Currently I am reading a paper which derives a multiplication of matrix such as: $AB=I$, with $B$ is the inverse of $A$, $I$ is an identity matrix. This is the short hand notation for the following summation: $$\sum_j a_{ij}b_{jk}=\delta_{ik}.$$ where $a_{ij}$ and $b_{jk}$ (which are functions of variable $h$) are elements of $A$ and $B$; $\delta_{ik}$ is Kronecker delta. The authors claim that the continuous equivalent of this summation is given by: $$\{a*b\}(h)=\delta(h).$$ where * denotes the convolution. Actually, I cannot understand what theorem or properties behind this claim. Is there anyone knows this issue? Thank you.

Answer 1

No, the equivalence is not when "$a_{ij}$ and $b_{jk}$ are functions of $h$".

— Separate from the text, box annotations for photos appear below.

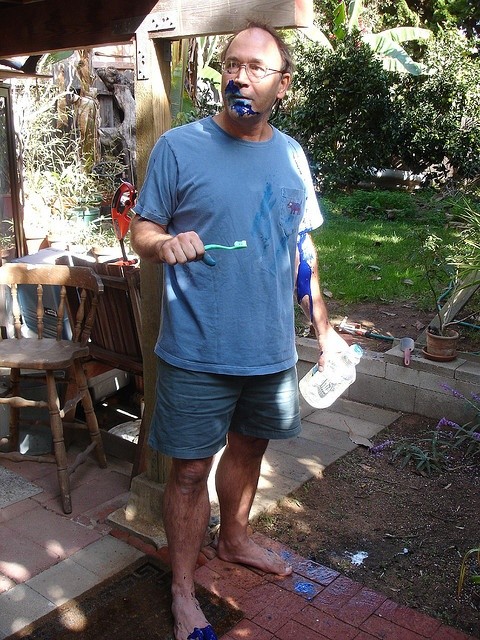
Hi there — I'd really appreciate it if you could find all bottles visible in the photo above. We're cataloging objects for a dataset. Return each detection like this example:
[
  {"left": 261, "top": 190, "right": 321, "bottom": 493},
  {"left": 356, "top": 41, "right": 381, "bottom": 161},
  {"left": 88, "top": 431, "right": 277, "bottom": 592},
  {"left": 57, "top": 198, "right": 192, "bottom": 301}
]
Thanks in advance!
[{"left": 299, "top": 344, "right": 363, "bottom": 409}]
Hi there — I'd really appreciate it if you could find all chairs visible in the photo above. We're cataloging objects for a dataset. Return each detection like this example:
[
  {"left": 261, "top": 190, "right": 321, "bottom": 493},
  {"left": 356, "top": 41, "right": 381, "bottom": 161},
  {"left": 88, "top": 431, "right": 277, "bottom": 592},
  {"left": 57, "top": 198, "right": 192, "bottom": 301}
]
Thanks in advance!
[
  {"left": 0, "top": 263, "right": 108, "bottom": 513},
  {"left": 63, "top": 253, "right": 150, "bottom": 491}
]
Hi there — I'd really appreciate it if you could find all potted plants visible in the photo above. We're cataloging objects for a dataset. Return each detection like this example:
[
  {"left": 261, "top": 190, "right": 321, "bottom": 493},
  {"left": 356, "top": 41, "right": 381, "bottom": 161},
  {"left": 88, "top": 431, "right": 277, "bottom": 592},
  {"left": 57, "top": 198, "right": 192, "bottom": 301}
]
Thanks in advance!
[{"left": 420, "top": 229, "right": 460, "bottom": 362}]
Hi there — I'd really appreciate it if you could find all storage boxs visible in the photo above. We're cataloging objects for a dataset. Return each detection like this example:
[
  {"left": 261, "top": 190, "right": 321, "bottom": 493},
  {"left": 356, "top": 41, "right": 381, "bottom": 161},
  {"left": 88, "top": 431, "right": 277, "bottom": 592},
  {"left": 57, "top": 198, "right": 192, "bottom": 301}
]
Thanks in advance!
[{"left": 87, "top": 367, "right": 129, "bottom": 400}]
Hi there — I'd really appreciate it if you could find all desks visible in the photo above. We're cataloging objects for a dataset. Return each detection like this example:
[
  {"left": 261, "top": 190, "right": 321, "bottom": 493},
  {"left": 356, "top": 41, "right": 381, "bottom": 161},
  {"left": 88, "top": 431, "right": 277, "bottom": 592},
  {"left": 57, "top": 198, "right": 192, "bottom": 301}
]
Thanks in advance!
[{"left": 1, "top": 247, "right": 139, "bottom": 385}]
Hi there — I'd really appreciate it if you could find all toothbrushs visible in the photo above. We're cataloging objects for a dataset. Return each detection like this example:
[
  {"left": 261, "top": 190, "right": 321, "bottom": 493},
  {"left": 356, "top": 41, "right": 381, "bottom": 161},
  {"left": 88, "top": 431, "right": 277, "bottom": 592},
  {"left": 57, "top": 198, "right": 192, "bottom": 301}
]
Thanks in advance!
[{"left": 204, "top": 241, "right": 248, "bottom": 251}]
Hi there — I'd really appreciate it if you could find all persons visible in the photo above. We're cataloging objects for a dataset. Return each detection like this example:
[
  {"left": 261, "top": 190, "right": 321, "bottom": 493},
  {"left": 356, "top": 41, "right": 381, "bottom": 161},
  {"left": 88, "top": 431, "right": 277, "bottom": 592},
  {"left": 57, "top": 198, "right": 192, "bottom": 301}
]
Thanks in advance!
[{"left": 130, "top": 16, "right": 357, "bottom": 639}]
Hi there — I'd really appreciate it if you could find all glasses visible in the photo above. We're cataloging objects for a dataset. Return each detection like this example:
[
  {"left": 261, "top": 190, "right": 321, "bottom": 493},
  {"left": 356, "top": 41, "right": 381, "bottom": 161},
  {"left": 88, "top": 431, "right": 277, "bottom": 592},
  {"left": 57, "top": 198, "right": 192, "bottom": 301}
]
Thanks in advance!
[{"left": 221, "top": 60, "right": 282, "bottom": 79}]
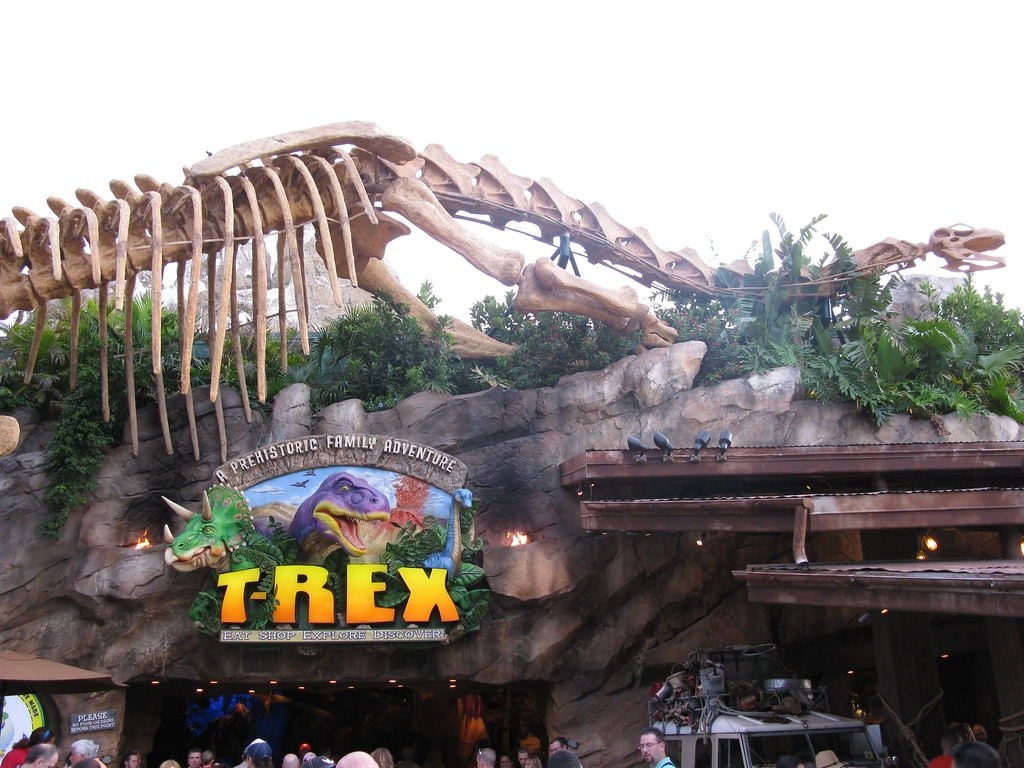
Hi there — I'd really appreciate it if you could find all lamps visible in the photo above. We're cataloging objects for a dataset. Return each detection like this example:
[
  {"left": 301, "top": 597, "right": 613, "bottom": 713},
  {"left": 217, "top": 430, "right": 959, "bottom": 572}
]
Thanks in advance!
[
  {"left": 627, "top": 436, "right": 647, "bottom": 456},
  {"left": 653, "top": 432, "right": 675, "bottom": 457},
  {"left": 719, "top": 429, "right": 733, "bottom": 456},
  {"left": 694, "top": 431, "right": 711, "bottom": 456}
]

In the equivalence to the continuous case, $h$ is taking over the roles of $i, j, k$. But it is easier to see when we use three continuous variables that correspond to each of the three indices, say $$i \to x, j \to y, k \to z$$ Then matrix elements correspond to $$a_{ij} \to a(x - y)\\b_{jk} \to b(y - z)\\\delta_{ik} \to \delta(i - k)$$ and finally, the summation over $j$ becomes integration over $y$:

$$\int_{\Bbb R} a(x-y)b(y-z)dy = \delta(x - z)$$

Doesn't look quite right yet. So substitute $u = y - z$, then $du = dy$ and the limits don't change as $u$ still covers all of $\Bbb R$. but $x - y = x - z - u$, so it becomes $$\int_{\Bbb R} a(x- z - u)b(u)du = \delta(x - z)$$ The expression on the left is the definition of $\{a*b\}(x - z)$. Substitute $h = x - z$ and you have your equivalence.